Pandas can interact with SQL databases using SQLAlchemy.

In [21]:
# Example of reading from a SQLite database (commented out as it requires a database)
"""
import sqlite3

# Create a connection to a SQLite database
conn = sqlite3.connect('example.db')

# Create a table and insert data
df_excel.to_sql('employees', conn, if_exists='replace', index=False)

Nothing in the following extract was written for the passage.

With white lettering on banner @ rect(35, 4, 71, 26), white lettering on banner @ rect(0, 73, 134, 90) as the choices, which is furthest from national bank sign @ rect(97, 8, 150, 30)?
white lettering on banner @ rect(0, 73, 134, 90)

# Read data from the database
df_from_sql = pd.read_sql('SELECT * FROM employees', conn)
df_from_sql
"""

"\nimport sqlite3\n\n# Create a connection to a SQLite database\nconn = sqlite3.connect('example.db')\n\n# Create a table and insert data\ndf_excel.to_sql('employees', conn, if_exists='replace', index=False)\n\n# Read data from the database\ndf_from_sql = pd.read_sql('SELECT * FROM employees', conn)\ndf_from_sql\n"

### Google BigQuery

Pandas can read data from Google BigQuery using the `pandas-gbq` package.

In [22]:
# Example of reading from Google BigQuery (commented out as it requires authentication)
"""
# This requires the pandas-gbq package
# !pip install pandas-gbq

# Read data from BigQuery
df_gbq = pd.read_gbq(
    'SELECT * FROM `bigquery-public-data.samples.shakespeare` LIMIT 10',
    project_id='your-project-id'
)
df_gbq
"""

"\n# This requires the pandas-gbq package\n# !pip install pandas-gbq\n\n# Read data from BigQuery\ndf_gbq = pd.read_gbq(\n    'SELECT * FROM `bigquery-public-data.samples.shakespeare` LIMIT 10',\n    project_id='your-project-id'\n)\ndf_gbq\n"

### HDF5 Files

HDF5 is a high-performance data format for storing large amounts of data.

In [24]:
# Write to HDF5
df_excel.to_hdf('sample.h5', key='employees', mode='w')
print("HDF5 file created.")

# Read from HDF5
df_from_hdf = pd.read_hdf('sample.h5', 'employees')
df_from_hdf

HDF5 file created.


Unnamed: 0,Name,Age,Department,Salary
0,John,28,HR,50000
1,Jane,34,Engineering,60000
2,Bob,42,Marketing,55000
3,Alice,31,Finance,65000
4,Mike,37,IT,58000


### Parquet Files

Parquet is a columnar storage format that is highly efficient for analytical queries.

In [26]:
# Write to Parquet
df_excel.to_parquet('sample.parquet')
print("Parquet file created.")

# Read from Parquet
df_from_parquet = pd.read_parquet('sample.parquet')
df_from_parquet

Parquet file created.


Unnamed: 0,Name,Age,Department,Salary
0,John,28,HR,50000
1,Jane,34,Engineering,60000
2,Bob,42,Marketing,55000
3,Alice,31,Finance,65000
4,Mike,37,IT,58000


##### Conclusion

In this notebook, we've explored:

1. Advanced Excel file operations, including:
   - Reading specific sheets
   - Selecting specific columns
   - Setting index columns and headers
   - Working with ExcelFile objects

2. Working with other data formats, including:
   - JSON data
   - HTML data
   - Pickle files

3. Connecting to databases and cloud services, including:
   - SQL databases
   - Google BigQuery
   - HDF5 files
   - Parquet files

These capabilities make pandas a versatile tool for working with data from various sources and formats, allowing you to integrate data from different systems into your analysis workflow.